“ BioTime would contribute to BAC $5 million in cash, $30 million of BioTime common shares, warrants to purchase eight (8) million common shares of BioTime at a pre-specified price, rights to use certain human embryonic stem cell lines, and minority stakes in two of BioTime’s subsidiaries. In addition, a private investor would invest $5 million in cash in BAC.
“Following consummation of the potential transaction, Geron stockholders would receive shares representing 21.4% of the common stock of BAC as well as warrants to purchase 8 million shares of BioTime common stock at a pre-specified price. BioTime would own approximately 71.6%, and a private investor would own approximately 7.0% of the outstanding BAC common stock for their $5 million investment. BioTime would also receive warrants that would enable it to increase its ownership in BAC by approximately 2%, which would reduce the Geron stockholders’ ownership in BAC to 19.2%. BAC would also be committed to pay to Geron royalties on the sale of products that are commercialized in reliance upon Geron patents acquired by BAC.”

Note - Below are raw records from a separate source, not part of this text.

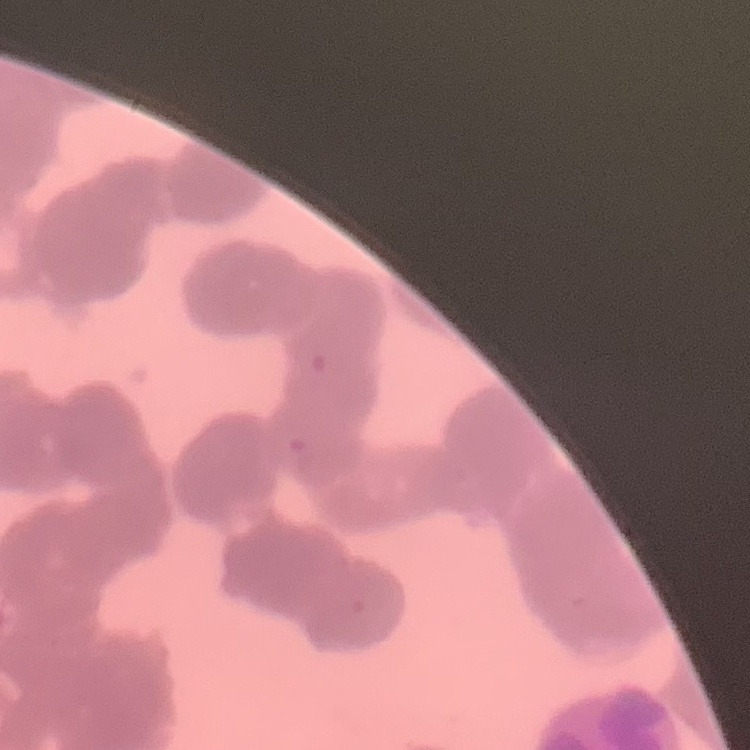
The red blood cells exhibit rouleaux formation. Square crop of a larger photomicrograph. Thin blood smear. Stained with either Field's or Giemsa.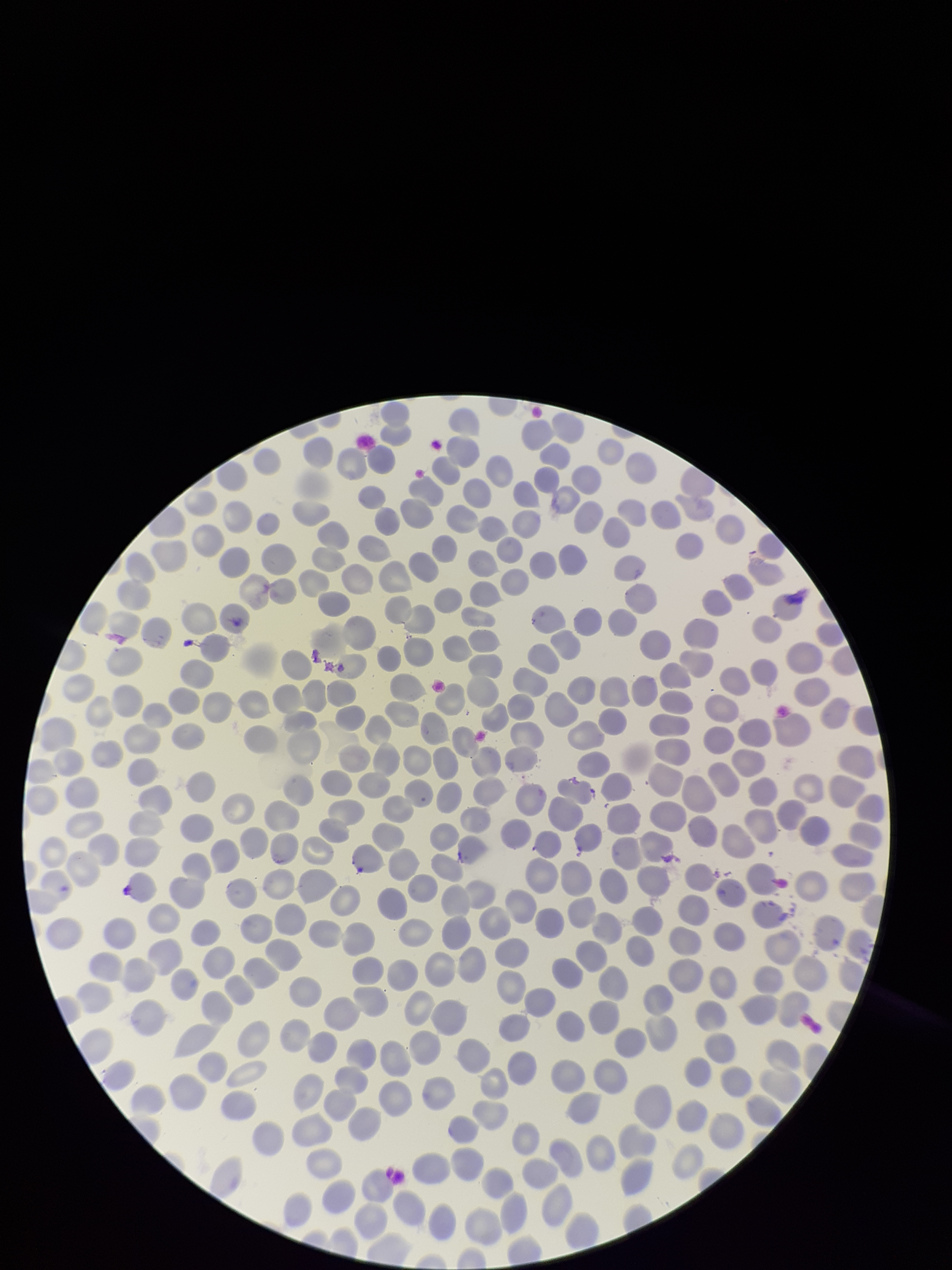

species reported for this patient = Plasmodium vivax
parasitized red blood cell count = 0
capture = smartphone photograph through the microscope eyepiece
preparation = thin
image size = 952×1270 pixels
red blood cell count = 351
field of view = one from this slide
parasitized red blood cells = none identified
patient malaria status = positive
stain = GiemsaLocate every uninfected red blood cell.
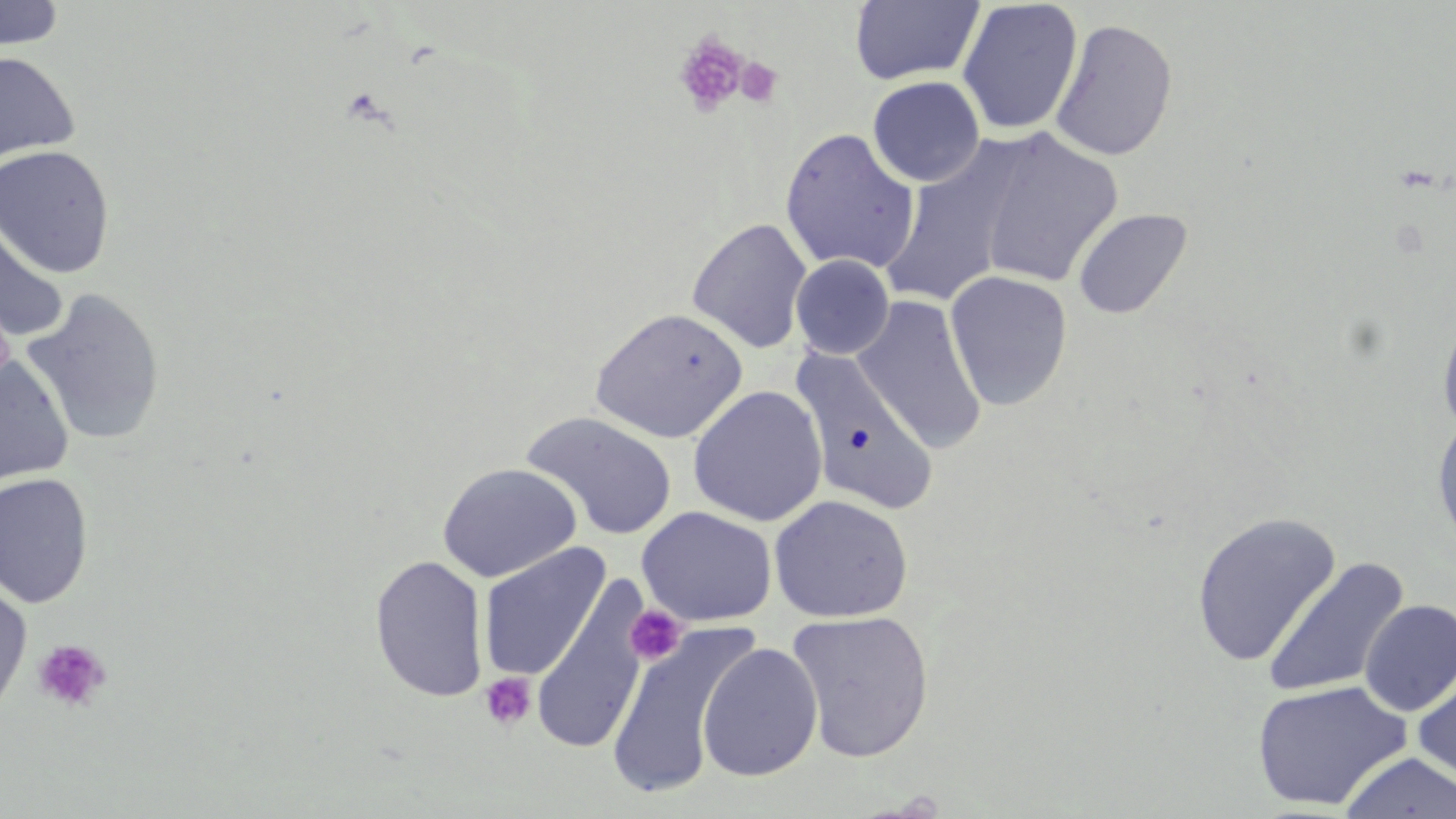

Approximate bounding boxes as named x1/y1/x2/y2 corners in pixels.
Uninfected red blood cells: (x1=0, y1=1, x2=67, y2=51), (x1=850, y1=1, x2=985, y2=86), (x1=957, y1=1, x2=1084, y2=136), (x1=1050, y1=18, x2=1178, y2=162), (x1=0, y1=50, x2=81, y2=163), (x1=867, y1=76, x2=985, y2=187), (x1=779, y1=127, x2=921, y2=274), (x1=975, y1=129, x2=1124, y2=290), (x1=880, y1=143, x2=1028, y2=308), (x1=0, y1=144, x2=116, y2=278), (x1=1073, y1=208, x2=1193, y2=320), (x1=0, y1=216, x2=70, y2=344), (x1=687, y1=218, x2=812, y2=353), (x1=790, y1=254, x2=894, y2=359), (x1=944, y1=269, x2=1073, y2=411), (x1=21, y1=286, x2=166, y2=448), (x1=852, y1=296, x2=987, y2=454), (x1=1436, y1=305, x2=1456, y2=442), (x1=589, y1=308, x2=748, y2=443), (x1=791, y1=349, x2=939, y2=516), (x1=0, y1=356, x2=75, y2=484), (x1=688, y1=385, x2=828, y2=527), (x1=520, y1=411, x2=677, y2=541), (x1=1431, y1=415, x2=1456, y2=554), (x1=437, y1=462, x2=582, y2=582), (x1=0, y1=472, x2=94, y2=608), (x1=769, y1=494, x2=914, y2=623), (x1=636, y1=506, x2=777, y2=626), (x1=1191, y1=511, x2=1341, y2=667), (x1=477, y1=542, x2=611, y2=682), (x1=369, y1=555, x2=490, y2=703), (x1=1262, y1=557, x2=1410, y2=699), (x1=530, y1=577, x2=650, y2=757), (x1=0, y1=580, x2=33, y2=721), (x1=1359, y1=599, x2=1456, y2=716), (x1=786, y1=610, x2=935, y2=763), (x1=606, y1=621, x2=756, y2=801), (x1=697, y1=642, x2=823, y2=781), (x1=1412, y1=659, x2=1456, y2=790), (x1=1250, y1=679, x2=1412, y2=811), (x1=1339, y1=752, x2=1456, y2=818).

{
  "slide_level_diagnosis": "no evidence of blood parasites",
  "preparation": "thin blood smear",
  "stain": "May-Grünwald-Giemsa",
  "modality": "light microscopy",
  "platelet_locations": "approximate bounding boxes as named x1/y1/x2/y2 corners in pixels: (x1=674, y1=30, x2=748, y2=118), (x1=735, y1=57, x2=782, y2=108), (x1=624, y1=604, x2=687, y2=666), (x1=33, y1=637, x2=112, y2=713), (x1=479, y1=672, x2=537, y2=732)",
  "image_size": "1456×819 pixels",
  "field_of_view": "one of a larger specimen",
  "magnification": "1000x"
}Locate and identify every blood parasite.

“The offer couldn’t come at a better time for Geron, which in recent months has started to feel pressure from its shareholders to boost its stock price and move products through the pipeline. Since last November, when the company announced its decision to shutter its hESC and regenerative medicine business and funnel its resources into developing telomerase-related treatments for cancer, the stock price has dropped more than 50 percent to $1.30 a share. Geron claimed the move was simply to save money, but many took the decision—which effectively terminated a clinical trial of an hESC treatment for spinal cord injury—as a setback for the entire field."News coverage of yesterday's announcement was light. Here is a link to a piece by Ryan McBride on Fierce Biotech.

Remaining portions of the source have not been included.